The music video medium is usually considered an add-on to the central piece of art work - the sound. But in a new collaboration between Norwegian electronic wizard Olefonken and Thea Hvistendahl of the Norwegian film collective Frokost Film, that relationship has been turned upside down. The ambitious video project was initially created for another musician, who Frokost Film says decided that the result was ”too weird”, though I don't know what kind of prudish plebeian one would have to be to write off gagballs, sexual tension and children taking off their underwear as "weird".
Luckily, fellow Norwegian Olefonken found the pictures captivating and set out to produce a fitting soundtrack, much like a composer creating the score for a film, drawing direct inspiration from the imagery. The two types of aesthetic representation compliment each other quite well, sending pleasure tingling down your spine, from neck to asscrack.

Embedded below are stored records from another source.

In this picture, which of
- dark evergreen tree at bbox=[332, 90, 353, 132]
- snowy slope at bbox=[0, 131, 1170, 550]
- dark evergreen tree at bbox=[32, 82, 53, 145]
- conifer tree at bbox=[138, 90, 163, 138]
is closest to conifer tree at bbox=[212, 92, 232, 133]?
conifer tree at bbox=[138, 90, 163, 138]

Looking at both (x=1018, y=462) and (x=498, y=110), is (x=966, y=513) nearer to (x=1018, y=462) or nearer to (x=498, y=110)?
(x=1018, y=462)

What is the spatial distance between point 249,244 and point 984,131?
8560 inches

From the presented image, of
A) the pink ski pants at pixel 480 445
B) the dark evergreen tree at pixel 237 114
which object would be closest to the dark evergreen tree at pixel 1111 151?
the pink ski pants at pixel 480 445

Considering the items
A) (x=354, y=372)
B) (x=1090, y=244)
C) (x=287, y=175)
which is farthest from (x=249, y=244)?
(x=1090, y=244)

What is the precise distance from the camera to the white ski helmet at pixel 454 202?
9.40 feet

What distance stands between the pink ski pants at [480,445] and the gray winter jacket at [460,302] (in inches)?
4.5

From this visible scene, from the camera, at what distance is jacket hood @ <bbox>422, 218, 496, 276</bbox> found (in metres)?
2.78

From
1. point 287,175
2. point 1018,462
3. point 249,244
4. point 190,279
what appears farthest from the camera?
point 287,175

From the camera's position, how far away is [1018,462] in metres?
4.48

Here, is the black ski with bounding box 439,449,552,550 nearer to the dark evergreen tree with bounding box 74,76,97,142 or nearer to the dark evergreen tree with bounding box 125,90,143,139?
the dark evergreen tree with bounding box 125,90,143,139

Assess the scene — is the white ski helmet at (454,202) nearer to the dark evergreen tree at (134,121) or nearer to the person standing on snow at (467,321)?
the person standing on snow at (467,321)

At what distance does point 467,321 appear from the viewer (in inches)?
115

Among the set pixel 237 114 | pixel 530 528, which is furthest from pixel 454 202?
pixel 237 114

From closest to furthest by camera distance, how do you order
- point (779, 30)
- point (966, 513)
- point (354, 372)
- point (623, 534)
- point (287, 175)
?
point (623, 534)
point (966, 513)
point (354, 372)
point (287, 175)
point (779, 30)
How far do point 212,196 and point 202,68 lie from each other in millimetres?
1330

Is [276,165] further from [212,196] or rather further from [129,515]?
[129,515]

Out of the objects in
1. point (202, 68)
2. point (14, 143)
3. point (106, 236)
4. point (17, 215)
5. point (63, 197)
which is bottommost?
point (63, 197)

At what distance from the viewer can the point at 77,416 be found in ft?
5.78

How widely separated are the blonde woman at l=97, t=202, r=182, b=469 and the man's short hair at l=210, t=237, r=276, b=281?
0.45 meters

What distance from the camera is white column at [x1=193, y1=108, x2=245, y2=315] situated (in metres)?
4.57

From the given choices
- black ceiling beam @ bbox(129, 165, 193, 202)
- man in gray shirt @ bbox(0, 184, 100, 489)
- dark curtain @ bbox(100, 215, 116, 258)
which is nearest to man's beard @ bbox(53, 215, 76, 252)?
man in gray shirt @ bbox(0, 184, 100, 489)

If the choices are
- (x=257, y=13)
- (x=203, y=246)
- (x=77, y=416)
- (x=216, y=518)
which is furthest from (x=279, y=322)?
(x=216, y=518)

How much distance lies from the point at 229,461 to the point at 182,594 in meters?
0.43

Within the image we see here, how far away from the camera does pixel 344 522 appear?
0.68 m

”Quaaludes”, the track in question, is atmospheric electronica with an organic sound-palette and delightfully dreamy vocals. It's somewhat reminiscent of Trentemøller's Nordic, electro-noir vibes, but the song actually has a bit of a darker tint than some of Olefonken's earlier stuff.
Olefonken, or Ole Petter Hergum, is a quiet Norwegian, raised in Africa. The scorching sun of his childhood seems imprinted in his music, with the influence of the Norwegian crags jutting through at times. But despite the unmistakable warmth of his tracks, there's a Scandinavian melancholy somewhere deep in the mix. He has deservedly been compared to Todd Terje, and his laid-back tunes definitely have some of the same post-disco elements, but with a less frisky and more immersive approach.
After watching "Quaaludes" a good five or six times, and hurriedly adding it to whatever summertime playlist you're currently rolling with, I highly recommend you check out his Terabyte Transfer set live from some warehouse in Tokyo. It is a trip that takes you through soulful 90's house, 21st century disco and vocoders that sound like something off of Random Access Memories, and it's damn good.